Count the lines below that contain the string "exists", treating uppercase and lowercase as different, and give only the number.

→ **AVAILABLE RECORDS**
-------

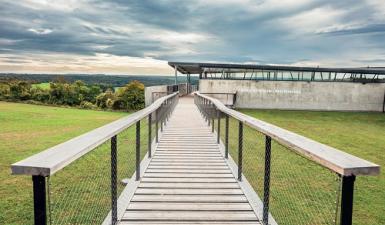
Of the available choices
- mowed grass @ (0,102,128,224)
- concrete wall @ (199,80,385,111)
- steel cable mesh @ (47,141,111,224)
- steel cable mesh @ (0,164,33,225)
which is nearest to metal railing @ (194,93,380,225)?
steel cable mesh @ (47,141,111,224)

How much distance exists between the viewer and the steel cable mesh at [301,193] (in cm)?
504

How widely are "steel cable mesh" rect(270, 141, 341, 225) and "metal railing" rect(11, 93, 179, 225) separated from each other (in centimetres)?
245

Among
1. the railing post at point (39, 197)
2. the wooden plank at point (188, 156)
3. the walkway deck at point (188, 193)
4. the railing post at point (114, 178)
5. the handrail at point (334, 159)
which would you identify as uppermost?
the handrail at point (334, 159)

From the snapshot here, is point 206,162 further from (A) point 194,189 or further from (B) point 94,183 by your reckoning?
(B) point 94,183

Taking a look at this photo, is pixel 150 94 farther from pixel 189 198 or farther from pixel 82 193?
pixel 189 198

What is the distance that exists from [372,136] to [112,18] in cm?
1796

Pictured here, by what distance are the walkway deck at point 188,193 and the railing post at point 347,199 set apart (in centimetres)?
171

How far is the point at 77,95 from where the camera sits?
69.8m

-------

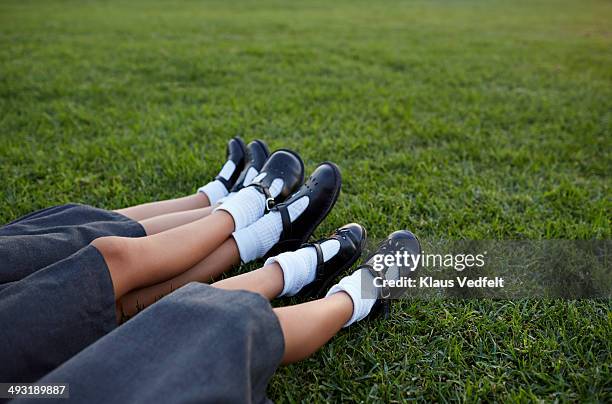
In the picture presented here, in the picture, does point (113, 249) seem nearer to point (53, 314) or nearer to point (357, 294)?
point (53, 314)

-------

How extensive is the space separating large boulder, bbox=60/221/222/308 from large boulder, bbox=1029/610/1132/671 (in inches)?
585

-------

→ **REPLY**
2